#### [Your objective]
Answer these questions about the post on rack-aware ensemble placement:
1. What is the minimum number of different racks that the current implementation enforces?
2. Which bookies are listed on rack r3?
3. Which three bookies does the post say the ensemble can actually end up with?

#### [Excerpted passage]

-- Begin --

I was looking into RackawareEnsemblePlacementPolicyImpl.java, and it turns
out to me that the current implementation of
RackawareEnsemblePlacementPolicy only enforces at least 2 different racks,
it doesn't care about ensemble size, write quorum size or ack quorum size.
For example, imagine we have the follow rack diversity (r1 means rack1):
===========
BK1: r1
BK2: r2
BK3: r3
BK4: r3
BK5: r3
===========
Now we're creating a ledger with (3,3,2), in which ensemble size and write
quorum size are both 2. My expected behavior is the ensemble must contains
BK1 and BK2, and would choose the third bookie from BK3~BK5. However, in
fact, the ensemble violate that rule, which can be BK2, BK3, BK4, where two
of the bookies share the same rack.

-- End --

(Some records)
-- Begin --

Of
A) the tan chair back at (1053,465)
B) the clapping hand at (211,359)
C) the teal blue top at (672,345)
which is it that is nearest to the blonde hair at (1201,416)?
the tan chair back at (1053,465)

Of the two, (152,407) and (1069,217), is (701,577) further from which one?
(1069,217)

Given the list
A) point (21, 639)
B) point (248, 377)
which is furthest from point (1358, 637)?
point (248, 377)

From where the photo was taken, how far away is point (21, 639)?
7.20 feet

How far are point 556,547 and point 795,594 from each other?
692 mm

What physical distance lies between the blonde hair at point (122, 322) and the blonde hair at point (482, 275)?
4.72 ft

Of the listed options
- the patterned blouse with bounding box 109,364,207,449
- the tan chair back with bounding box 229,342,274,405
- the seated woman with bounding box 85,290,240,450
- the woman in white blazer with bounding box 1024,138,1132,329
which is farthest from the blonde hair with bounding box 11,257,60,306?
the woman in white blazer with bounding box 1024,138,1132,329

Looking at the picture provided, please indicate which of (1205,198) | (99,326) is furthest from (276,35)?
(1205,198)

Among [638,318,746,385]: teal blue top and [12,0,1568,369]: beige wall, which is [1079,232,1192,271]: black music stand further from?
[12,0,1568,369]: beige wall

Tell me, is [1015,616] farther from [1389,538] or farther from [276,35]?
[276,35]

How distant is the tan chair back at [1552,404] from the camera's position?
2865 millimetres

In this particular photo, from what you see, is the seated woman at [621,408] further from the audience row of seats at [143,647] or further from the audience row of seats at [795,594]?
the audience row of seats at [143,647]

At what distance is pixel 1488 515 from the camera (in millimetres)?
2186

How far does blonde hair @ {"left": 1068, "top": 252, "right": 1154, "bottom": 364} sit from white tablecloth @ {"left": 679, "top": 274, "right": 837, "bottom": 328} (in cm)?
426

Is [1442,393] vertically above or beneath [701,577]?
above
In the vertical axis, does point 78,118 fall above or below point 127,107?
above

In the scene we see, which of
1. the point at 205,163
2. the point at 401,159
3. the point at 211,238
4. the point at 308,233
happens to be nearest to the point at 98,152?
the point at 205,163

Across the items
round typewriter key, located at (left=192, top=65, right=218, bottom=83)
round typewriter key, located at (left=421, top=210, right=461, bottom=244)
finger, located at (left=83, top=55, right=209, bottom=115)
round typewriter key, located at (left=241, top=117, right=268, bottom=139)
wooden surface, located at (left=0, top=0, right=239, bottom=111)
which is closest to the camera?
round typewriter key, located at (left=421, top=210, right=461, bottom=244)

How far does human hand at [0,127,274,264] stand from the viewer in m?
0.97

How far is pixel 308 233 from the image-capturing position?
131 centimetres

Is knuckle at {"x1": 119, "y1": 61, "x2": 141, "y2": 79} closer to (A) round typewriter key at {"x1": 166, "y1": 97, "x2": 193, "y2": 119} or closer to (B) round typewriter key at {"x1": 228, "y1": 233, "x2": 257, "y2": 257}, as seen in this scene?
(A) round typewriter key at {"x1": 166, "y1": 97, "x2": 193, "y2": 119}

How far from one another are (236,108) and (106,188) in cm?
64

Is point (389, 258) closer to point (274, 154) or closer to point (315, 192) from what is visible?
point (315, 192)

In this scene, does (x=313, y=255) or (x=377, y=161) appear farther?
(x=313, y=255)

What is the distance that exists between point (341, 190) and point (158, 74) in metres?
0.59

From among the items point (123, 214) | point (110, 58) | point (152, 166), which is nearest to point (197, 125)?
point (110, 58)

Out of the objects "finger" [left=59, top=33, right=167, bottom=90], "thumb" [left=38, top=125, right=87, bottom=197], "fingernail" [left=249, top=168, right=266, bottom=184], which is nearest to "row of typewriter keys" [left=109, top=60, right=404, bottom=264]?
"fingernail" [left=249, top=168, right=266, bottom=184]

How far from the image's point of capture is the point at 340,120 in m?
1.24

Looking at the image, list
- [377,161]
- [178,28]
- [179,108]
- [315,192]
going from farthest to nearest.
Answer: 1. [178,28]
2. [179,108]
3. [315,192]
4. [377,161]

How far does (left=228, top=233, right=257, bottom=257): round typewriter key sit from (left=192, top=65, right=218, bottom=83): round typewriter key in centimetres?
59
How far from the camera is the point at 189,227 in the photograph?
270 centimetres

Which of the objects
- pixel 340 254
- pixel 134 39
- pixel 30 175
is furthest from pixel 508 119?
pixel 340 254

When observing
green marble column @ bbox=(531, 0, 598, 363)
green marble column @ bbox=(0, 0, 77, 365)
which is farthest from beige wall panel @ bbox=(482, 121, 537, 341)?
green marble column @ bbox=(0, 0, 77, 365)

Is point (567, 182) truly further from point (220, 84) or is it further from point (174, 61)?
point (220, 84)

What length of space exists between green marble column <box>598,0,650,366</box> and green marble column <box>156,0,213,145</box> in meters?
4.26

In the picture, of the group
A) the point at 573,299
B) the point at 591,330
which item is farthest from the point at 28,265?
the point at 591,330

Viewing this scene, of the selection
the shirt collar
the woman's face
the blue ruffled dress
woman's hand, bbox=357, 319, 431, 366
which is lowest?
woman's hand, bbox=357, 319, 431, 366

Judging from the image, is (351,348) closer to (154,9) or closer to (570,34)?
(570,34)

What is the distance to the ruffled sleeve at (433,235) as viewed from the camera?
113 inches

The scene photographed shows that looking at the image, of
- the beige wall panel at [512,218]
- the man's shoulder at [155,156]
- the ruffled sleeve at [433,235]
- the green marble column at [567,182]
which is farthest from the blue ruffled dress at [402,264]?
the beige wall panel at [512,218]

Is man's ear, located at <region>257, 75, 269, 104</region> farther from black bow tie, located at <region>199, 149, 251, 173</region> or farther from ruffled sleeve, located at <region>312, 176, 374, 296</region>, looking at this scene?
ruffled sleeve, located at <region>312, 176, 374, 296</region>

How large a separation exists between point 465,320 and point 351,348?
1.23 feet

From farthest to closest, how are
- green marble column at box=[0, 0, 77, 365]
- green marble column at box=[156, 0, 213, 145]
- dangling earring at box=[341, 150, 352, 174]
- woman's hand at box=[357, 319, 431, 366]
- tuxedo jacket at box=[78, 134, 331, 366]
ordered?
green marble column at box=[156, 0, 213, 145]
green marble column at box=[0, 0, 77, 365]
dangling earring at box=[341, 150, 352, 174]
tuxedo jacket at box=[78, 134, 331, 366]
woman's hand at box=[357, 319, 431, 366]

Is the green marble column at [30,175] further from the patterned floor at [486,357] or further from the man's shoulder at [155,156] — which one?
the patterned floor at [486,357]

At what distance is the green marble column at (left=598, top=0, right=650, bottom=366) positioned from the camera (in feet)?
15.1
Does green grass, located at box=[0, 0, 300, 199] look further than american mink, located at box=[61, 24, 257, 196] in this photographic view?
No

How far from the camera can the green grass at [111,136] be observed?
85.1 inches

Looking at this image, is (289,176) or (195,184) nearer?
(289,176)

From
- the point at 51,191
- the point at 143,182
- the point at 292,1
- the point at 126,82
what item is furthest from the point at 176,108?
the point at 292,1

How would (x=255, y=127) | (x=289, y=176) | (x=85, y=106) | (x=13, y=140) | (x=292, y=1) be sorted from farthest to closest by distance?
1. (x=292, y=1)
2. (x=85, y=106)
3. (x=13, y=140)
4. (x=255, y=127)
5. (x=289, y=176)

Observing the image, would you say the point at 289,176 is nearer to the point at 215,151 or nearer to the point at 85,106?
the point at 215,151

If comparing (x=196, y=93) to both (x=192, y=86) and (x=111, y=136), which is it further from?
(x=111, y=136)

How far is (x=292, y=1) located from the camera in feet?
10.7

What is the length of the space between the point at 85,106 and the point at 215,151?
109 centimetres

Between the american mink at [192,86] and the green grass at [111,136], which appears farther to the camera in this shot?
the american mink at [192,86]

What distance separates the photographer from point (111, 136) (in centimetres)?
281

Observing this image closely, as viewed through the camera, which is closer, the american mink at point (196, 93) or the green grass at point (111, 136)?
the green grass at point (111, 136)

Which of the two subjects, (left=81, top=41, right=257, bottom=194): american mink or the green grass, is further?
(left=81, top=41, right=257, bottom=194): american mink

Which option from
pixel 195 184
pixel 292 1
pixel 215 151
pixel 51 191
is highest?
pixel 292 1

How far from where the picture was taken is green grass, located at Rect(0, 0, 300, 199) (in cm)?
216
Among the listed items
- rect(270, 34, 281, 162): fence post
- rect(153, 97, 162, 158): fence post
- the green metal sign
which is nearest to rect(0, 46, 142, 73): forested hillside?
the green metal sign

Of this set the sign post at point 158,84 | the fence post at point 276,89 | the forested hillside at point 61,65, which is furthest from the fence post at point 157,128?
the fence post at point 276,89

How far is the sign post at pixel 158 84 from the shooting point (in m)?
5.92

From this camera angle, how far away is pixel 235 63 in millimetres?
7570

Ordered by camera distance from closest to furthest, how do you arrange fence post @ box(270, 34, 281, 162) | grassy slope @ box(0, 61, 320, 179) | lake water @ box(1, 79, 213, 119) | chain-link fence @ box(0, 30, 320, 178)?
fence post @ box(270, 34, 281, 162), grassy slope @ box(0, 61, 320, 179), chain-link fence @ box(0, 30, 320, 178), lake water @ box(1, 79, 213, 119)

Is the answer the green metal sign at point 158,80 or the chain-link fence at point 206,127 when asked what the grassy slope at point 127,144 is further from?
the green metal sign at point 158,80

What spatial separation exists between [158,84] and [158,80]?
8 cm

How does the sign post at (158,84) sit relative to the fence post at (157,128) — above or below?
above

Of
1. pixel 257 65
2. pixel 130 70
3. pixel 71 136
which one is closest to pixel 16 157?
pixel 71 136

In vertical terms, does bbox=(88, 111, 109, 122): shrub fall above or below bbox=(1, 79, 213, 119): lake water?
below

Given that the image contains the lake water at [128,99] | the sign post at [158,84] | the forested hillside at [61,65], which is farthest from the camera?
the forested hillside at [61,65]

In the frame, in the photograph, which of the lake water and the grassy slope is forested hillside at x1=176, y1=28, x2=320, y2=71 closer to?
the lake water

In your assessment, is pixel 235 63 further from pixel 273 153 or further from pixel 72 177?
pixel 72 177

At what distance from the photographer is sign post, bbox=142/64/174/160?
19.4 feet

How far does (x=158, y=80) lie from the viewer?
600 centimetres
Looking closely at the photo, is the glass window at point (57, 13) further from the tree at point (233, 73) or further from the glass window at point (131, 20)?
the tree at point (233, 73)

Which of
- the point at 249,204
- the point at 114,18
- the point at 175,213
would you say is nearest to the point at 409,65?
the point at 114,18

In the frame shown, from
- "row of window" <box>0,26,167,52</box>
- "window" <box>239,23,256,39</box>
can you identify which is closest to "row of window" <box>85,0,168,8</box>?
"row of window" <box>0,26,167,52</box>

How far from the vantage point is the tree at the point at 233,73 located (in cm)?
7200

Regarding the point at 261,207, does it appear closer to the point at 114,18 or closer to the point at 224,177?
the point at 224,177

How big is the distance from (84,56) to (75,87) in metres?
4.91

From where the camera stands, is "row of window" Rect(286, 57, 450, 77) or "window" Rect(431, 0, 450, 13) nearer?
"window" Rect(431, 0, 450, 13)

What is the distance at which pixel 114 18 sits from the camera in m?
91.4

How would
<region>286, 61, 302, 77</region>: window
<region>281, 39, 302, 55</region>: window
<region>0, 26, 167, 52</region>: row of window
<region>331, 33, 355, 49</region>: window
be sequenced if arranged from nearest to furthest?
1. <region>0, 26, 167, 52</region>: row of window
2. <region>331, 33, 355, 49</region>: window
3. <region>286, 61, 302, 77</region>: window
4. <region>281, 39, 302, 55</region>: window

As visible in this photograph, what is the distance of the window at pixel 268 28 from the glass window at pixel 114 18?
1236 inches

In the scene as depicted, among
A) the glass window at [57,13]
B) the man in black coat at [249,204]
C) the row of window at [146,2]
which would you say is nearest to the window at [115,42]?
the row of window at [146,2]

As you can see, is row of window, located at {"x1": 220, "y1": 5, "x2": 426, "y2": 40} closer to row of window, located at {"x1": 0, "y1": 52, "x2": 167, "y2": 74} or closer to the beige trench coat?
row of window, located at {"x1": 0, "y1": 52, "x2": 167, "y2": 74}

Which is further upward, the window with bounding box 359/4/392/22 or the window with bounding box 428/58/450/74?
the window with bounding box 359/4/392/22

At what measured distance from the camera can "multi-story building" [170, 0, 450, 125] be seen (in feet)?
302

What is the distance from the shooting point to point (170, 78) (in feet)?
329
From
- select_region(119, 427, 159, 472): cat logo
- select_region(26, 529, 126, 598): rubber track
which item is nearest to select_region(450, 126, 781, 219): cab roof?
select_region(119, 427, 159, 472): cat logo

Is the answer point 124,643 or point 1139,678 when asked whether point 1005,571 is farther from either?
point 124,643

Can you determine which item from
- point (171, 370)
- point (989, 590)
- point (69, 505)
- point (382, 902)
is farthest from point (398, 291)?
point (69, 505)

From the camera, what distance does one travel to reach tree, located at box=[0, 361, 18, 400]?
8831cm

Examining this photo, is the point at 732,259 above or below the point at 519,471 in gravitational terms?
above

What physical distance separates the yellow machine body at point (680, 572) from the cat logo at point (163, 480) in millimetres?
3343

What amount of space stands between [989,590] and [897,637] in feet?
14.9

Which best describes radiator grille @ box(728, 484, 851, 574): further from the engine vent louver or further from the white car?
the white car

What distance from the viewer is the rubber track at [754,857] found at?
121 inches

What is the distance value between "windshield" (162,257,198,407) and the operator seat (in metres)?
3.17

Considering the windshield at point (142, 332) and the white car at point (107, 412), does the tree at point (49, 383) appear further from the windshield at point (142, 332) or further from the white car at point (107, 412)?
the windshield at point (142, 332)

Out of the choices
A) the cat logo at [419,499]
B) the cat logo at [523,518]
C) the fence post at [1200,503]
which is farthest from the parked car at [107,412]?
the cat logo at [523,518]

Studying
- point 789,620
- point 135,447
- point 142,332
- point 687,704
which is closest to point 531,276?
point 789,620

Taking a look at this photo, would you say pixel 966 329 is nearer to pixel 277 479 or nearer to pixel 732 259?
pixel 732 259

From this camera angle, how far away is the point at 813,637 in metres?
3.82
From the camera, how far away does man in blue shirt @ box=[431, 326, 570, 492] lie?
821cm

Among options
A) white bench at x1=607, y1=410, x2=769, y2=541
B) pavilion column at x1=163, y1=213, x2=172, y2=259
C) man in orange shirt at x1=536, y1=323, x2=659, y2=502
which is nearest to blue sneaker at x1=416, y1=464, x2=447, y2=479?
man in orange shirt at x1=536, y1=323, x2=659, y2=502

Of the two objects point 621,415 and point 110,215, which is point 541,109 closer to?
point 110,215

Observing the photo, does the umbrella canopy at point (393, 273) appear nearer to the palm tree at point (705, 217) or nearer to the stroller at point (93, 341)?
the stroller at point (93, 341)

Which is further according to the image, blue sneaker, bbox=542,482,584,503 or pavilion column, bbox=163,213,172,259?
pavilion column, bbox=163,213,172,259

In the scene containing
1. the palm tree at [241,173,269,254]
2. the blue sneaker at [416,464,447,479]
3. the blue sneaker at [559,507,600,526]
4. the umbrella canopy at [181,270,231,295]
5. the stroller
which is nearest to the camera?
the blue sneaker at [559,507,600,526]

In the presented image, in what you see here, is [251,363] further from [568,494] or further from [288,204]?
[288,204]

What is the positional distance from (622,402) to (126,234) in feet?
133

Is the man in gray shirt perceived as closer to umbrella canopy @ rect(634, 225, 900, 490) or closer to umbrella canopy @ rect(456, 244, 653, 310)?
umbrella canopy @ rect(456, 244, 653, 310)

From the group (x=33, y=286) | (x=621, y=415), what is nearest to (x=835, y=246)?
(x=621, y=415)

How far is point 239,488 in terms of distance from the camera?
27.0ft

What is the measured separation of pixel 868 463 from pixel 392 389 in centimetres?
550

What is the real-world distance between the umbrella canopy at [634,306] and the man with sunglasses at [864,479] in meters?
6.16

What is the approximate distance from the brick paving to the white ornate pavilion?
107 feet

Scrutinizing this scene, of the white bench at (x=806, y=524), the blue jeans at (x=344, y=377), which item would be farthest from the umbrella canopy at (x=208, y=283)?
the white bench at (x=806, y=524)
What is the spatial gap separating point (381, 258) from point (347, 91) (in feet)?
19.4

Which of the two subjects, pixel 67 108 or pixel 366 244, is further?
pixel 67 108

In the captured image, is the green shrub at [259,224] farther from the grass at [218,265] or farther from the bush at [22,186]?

-- End --

#### [The completed task]
1. At least 2.
2. BK3, BK4 and BK5.
3. BK2, BK3 and BK4.